Let $Z$ be the zigzag subspace of $Y$ homeomorphic to $\mathbb{R}$ indicated by the heavier line in the picture: Show there is a deformation retraction in the weak sense of $Y$ onto $Z$, but no true deformation retraction."

Now the definition for deformation retraction and weak deformation retraction as as follows:

We say that $f: X \to X$ is a deformation retraction of a space $X$ onto a subspace $A \subset X$ if there exists a family of maps $f_t : X \to X$ with $t \in [0,1]$ such that $f_0 = \mathbb{1}$ (the identity) and $f_1 (X) = A$ and also $f_t$ restricts to the identity on $A$ for each $t$.

A weak deformation retraction is almost the same, only that we now relax the conditions $f_1(X) = A$ to $f_1 \subset A$ and, for each $t \in [0,1]$ we require that $f_t(A) \subset A$.

Hence, as far as I understand the question and the concepts involved, I need to show that basically no map can be constructed such that the bold zigzag - line stays put while the thin lines retract to the bold line over a finite time interval $0 \leq t \leq 1$. However, I should be able to show that I can pull the thin lines continously onto the thick line, provided I am allowed to move points on the zigzag line .. is that correct ?

Now, the problem is I can't see why I shouldn't be able to do the former, given that I could find a weak deformation retract. Any help would be great!

Answer 1

Hint: $Z$, being homeomorphic to $\mathbb{R}$, deformation retracts to a point. Compositions of deformation retractions are deformation retractions (composition in the sense of doing the first deformation retraction for $0\leq t\leq \tfrac{1}{2}$, and doing the second for $\frac{1}{2}\leq t\leq 1$). Thus, if $Y$ deformation retracts to $Z$, it must also deformation retract to a point. Do you see why this is impossible? The argument uses Problem 5 in the same section. The details are in a spoiler box below (put your cursor over it to reveal).

By Problem 5, any neighborhood $U$ of such a point would have to contain an open set $V$ whose inclusion $i:V\hookrightarrow U$ is nullhomotopic; however, this is impossible because any open set $V$ will meet non-path-connected parts of $U$.

Answer 2

The following argument uses the compactness of $I$ in a way different from that used in the 'lemma' of problem 0.5 of the book.

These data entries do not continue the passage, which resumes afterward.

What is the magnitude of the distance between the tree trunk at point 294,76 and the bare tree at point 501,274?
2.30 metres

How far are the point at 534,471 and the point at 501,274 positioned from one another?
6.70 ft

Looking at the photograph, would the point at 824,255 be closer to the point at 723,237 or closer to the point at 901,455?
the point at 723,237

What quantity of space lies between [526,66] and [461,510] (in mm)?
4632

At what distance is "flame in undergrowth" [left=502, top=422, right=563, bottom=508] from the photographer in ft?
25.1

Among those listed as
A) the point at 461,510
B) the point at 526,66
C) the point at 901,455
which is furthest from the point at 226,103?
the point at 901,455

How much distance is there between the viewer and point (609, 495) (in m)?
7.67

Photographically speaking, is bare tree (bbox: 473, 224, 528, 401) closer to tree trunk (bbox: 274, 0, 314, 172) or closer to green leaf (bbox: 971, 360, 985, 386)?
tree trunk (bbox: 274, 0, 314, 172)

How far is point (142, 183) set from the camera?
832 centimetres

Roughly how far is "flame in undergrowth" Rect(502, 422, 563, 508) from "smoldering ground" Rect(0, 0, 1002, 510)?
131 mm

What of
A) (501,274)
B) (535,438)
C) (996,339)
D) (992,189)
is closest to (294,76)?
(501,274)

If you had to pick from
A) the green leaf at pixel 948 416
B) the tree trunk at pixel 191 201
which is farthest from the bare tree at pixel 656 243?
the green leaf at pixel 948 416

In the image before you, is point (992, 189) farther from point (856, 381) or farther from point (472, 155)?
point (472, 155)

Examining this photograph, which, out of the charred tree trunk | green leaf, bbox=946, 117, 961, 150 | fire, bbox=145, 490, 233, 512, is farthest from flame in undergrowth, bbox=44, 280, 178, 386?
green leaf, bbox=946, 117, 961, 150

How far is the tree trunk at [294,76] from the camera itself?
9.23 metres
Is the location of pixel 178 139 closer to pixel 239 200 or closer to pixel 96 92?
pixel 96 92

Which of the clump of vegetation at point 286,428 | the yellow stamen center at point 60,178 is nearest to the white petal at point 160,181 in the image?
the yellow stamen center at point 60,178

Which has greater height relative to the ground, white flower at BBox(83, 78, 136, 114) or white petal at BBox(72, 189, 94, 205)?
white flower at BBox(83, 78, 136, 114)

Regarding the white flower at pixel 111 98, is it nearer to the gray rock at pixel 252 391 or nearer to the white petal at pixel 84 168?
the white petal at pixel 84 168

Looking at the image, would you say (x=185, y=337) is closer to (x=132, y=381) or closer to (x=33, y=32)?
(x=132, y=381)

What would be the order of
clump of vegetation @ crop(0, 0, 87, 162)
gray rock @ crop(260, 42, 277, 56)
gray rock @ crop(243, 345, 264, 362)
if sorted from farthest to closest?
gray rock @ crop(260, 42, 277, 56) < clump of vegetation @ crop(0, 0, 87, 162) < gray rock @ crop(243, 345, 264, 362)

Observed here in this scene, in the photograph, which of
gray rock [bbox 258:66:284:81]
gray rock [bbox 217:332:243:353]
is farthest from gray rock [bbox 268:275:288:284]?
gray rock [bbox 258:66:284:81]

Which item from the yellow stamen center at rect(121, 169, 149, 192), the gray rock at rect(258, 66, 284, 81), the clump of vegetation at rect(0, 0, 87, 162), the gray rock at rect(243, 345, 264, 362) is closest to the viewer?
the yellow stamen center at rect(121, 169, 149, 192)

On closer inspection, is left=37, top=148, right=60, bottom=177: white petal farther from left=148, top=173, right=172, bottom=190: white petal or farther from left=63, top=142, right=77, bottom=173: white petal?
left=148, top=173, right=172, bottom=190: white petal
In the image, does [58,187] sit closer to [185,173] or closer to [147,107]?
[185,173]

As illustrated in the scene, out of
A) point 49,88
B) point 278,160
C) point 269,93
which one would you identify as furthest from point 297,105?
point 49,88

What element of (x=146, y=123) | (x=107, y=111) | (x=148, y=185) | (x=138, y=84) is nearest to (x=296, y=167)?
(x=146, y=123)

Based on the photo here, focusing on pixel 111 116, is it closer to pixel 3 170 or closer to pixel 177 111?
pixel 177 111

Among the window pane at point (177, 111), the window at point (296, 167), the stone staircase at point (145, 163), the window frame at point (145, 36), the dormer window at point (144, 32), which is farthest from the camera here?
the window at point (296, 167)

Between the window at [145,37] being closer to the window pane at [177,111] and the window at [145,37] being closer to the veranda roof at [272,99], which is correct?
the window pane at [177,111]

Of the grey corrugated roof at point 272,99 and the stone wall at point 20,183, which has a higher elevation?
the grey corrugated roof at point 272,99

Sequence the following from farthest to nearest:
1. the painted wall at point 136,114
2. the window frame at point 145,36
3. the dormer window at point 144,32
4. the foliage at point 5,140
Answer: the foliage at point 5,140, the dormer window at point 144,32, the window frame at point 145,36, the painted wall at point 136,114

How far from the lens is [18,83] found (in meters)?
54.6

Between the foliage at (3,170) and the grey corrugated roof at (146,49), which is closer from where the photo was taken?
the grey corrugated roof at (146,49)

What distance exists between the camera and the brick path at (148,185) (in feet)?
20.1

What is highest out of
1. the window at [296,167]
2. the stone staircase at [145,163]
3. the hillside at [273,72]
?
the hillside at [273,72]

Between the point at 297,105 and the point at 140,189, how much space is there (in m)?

To show that the entire space $Y$ cannot deformation retract to any point $x\in Y$, consider a sequence of points $x_{n}\rightarrow x,$ with each point $x_{n}$ being in a unique distinct strand (the red dots in the figure are supposed to represent the points of the sequence $x_{n}$).

If $Y$ deformation retracts to $x\in Y$, there is a continuous path from $x_{n}$ to $x$, for each $n\geq 0 $. Each such path has to pass through the point $B$ at least once. (if you remove the point $B$ from $Y$, then $x_{n}$ and $x$ are in two distinct path components, hence there cannot exist any path between the two points avoiding $B$).

Given $n$, consider the 'time' $t_{n}$ when $x_{n}$ is first mapped to the point $B$. Then consider the sequence $(x_{n},t_{n})\in Y\times I$. Because $I$ is sequentially compact, we have a converging subsequence $t_{n_{i}}\rightarrow t\in I$. Then $(x_{n_{i}},t_{n_{i}})\rightarrow (x,t)$. Let $F:Y\times I\rightarrow Y$ be the continuous map that gives the deformation retraction. Then the sequence lemma implies $F(x_{n_{i}},t_{n_{i}})\rightarrow F(x,t)$. This is a contradiction as $F(x_{n_{i}},t_{n_{i}})=B \ \forall n_{i}\geq 0$ as constructed, and $F(x,t)=x$, because it is a deformation retraction.

A similar argument can be applied to points $z\in Z$, to show both the facts that there is no def. retraction of $Y$ to $Z$, nor one from $Y$ to $z$.